Conversations For Transformation: Essays Inspired By The Ideas Of Werner Erhard

Conversations For Transformation

Essays By Laurence Platt

Inspired By The Ideas Of Werner Erhard

And More




Beyond Language

Cowboy Cottage, East Napa, California, USA

November 24, 2015



"What happened had no form. It was timeless, unbounded, ineffable, beyond language."
... 
sharing his experience of the moment of transformation with Professor William Warren "Bill" Bartley III, Werner's official biographer, in the account titled "Once Upon A Freeway" in chapter nine called "True Identity" in part III, "Transformation", of "Werner Erhard: The Transformation of a Man - The Founding of est"
I am indebted to Bill Kilburg who inspired this conversation.




In a certain sense, who we are as integrity  is our word. But in another sense, who we are - period  (not only as integrity) - is our word. Is there anything beyond our word? In other words, if who we are is our word, that is to say if who we are is our language, then what's beyond  our language? Or, spoken tersely, if who we are is language  (not "our"  language) then is there anything beyond language?  (not beyond "our"  language: the "our"  in "beyond our  language" is incidental, gratuitous, superfluous). And the thing about asking the question "What's beyond language?" is this: it works better if, as far as possible, you ask it from your experience  rather than ask it from your intellect. The valuable answers come pouring out when you go for what shows up  for you, rather than when you go for what you understand.

What does it mean to ask a question (quote unquote) "from your experience" and not from your intellect ie what does it mean to go for what shows up for you, rather than for what you understand? It means to simply look into the space, and notice what's already there. It means to not try to explain what's there, or to evaluate it. It means to not try to understand it. It means as far as possible to not even try to draw on what you may have once heard about it or on what you may have once read about it. It means to just look  ... and to say what's there ie to say just what you experience - not what you feel, and not what you think ... just what you experience.

So if I ask the question "What's beyond language?" and I look, what there is for me to see is the space in which language occurs. What's there is the space in which language can happen ie what's there is the space in which language shows up. A picture shows up in a frame. Matches show up in a box. Water shows up in a ewer (and yes, it is "a"  ewer, and not "an"  ewer). Like that, language shows up in a space  ie in an experiential  space. What that experiential space is, is who I really am.

If you're too analytical about this, you'll miss it. It's real simple. It's dirt simple. It's dogshit reality  simple. Language shows up in the experiential space which is who we really are. So if the question is "What's beyond language?", then an answer could be "Beyond language is the experiential space which is who we really are", yes?

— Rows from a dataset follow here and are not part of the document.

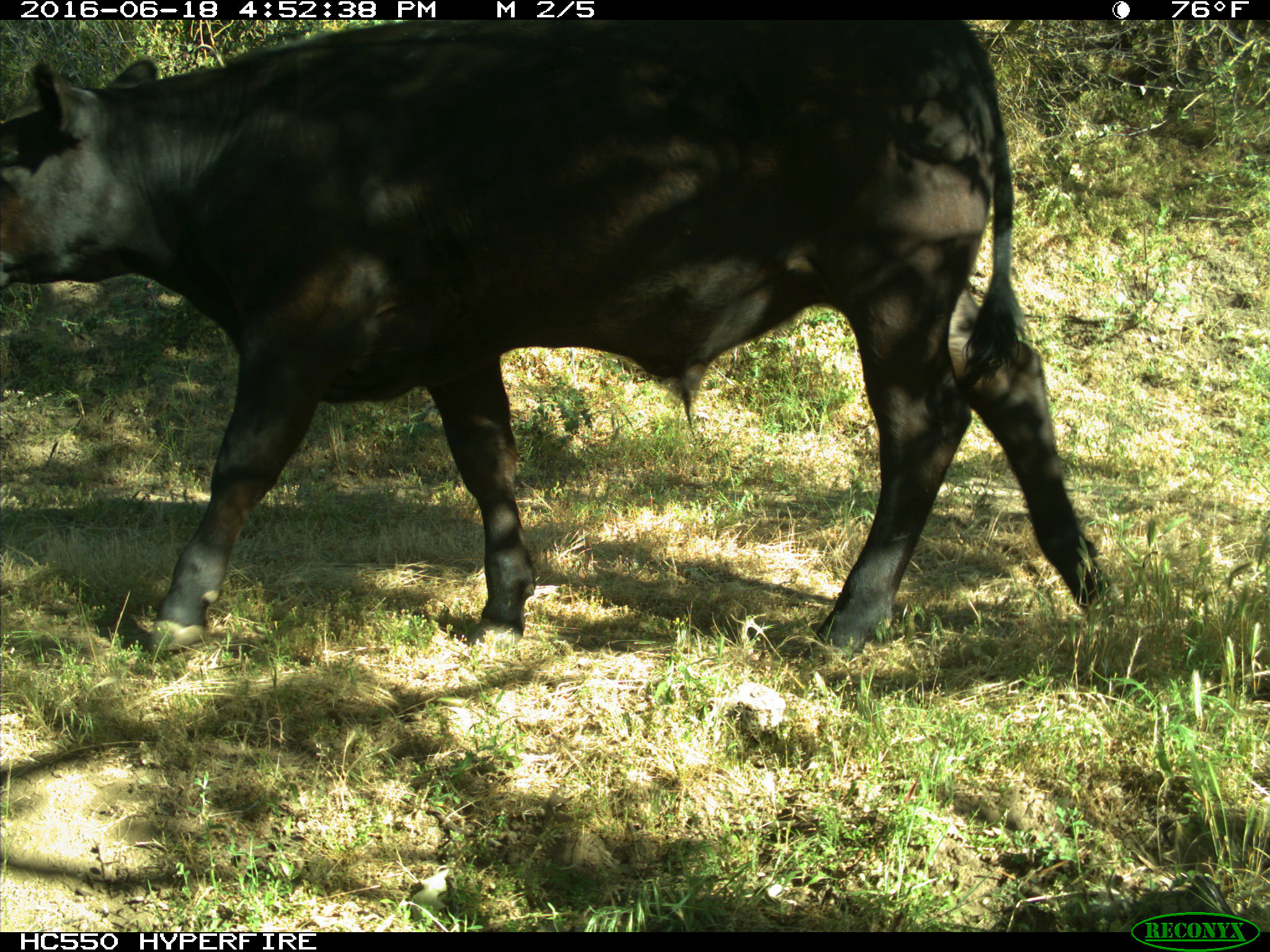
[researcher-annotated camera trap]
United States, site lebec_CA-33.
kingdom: Animalia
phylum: Chordata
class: Mammalia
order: Artiodactyla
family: Bovidae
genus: Bos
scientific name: Bos taurus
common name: domestic cow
Bos taurus (domestic cow).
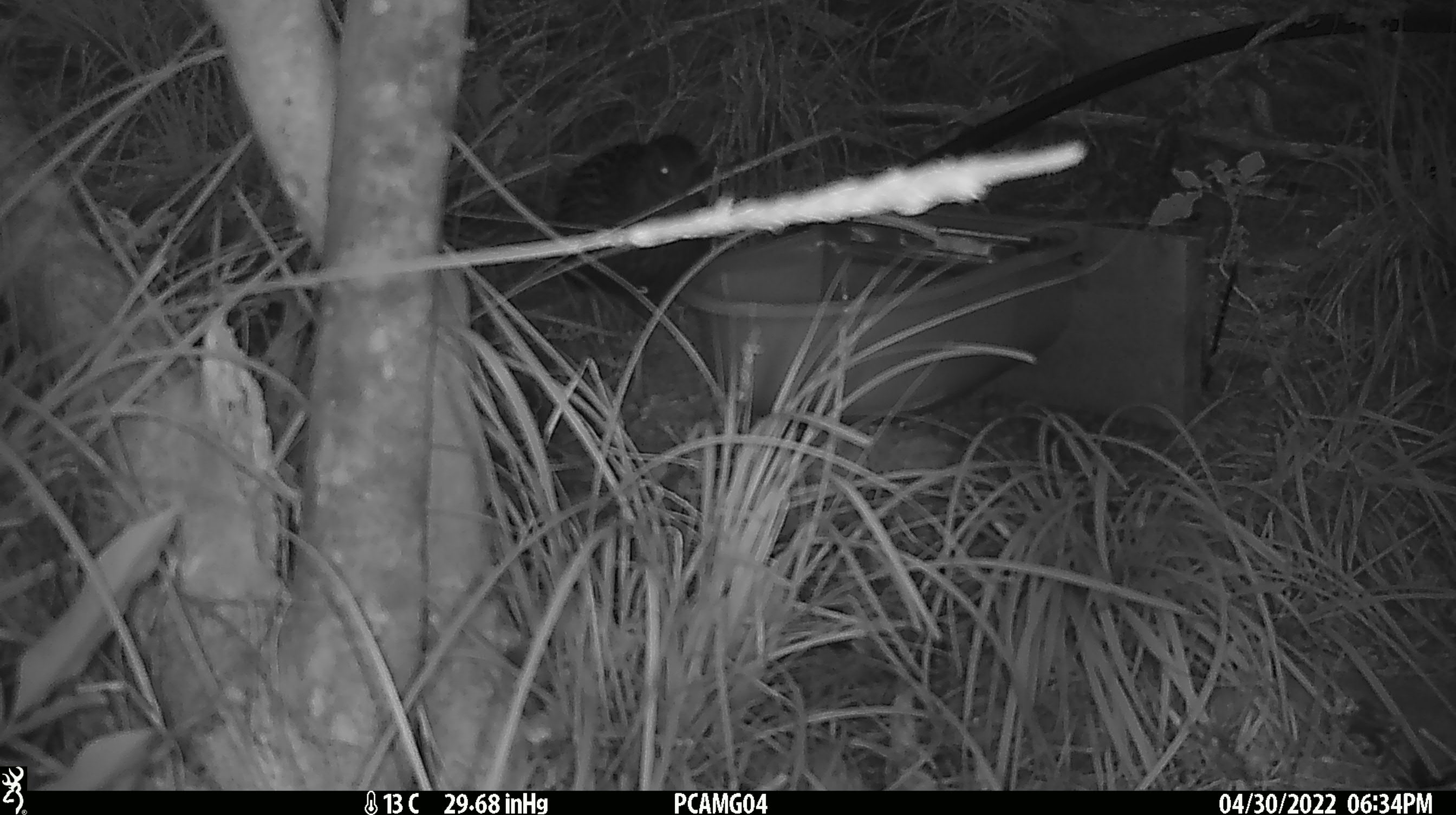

And if the question then becomes "OK, if beyond language is the experiential space which is who we really are, then what could be beyond the experiential space which is who we really are?", there are many answers which have come to us over the years through intellectual analysis, through attempts at understanding, and through religious inquiry and contemplation, many of which now form the cornerstones of some of our most cherished belief systems and doctrines. But then if you ask the question experientially ie if you simply look into the space and notice what's already there, you'll notice the experiential space which is who we really are, is unbounded  - which means it has no edge or limit ... which means there's nothing beyond it  ie it's everything  ... and it's nothing ... ie it's ... everythingnothing.

The experiential space of who we really are is unbounded and has no edge or limit. There's nothing beyond it. And language shows up in the experiential space which is who we really are which is unbounded and has no edge or limit, and beyond which there's nothing. Said tersely, what's beyond language is who we are - and by that I mean what's beyond language is who we really  are. Transformation is the process of becoming and being who we really are. So is it a contradiction to say who we are is language, and then  say who we are is the space beyond language, in which language shows up? If the one is true, then how can the other be true too? And the answer is each of them is true: who we are is language ... and  ... who we are is the unbounded experiential space beyond language in which language shows up. So listen: it's not one or  the other: it's both. It's one seamless process, one seamless whole. Being transformed is the ongoing process of being one seamless whole.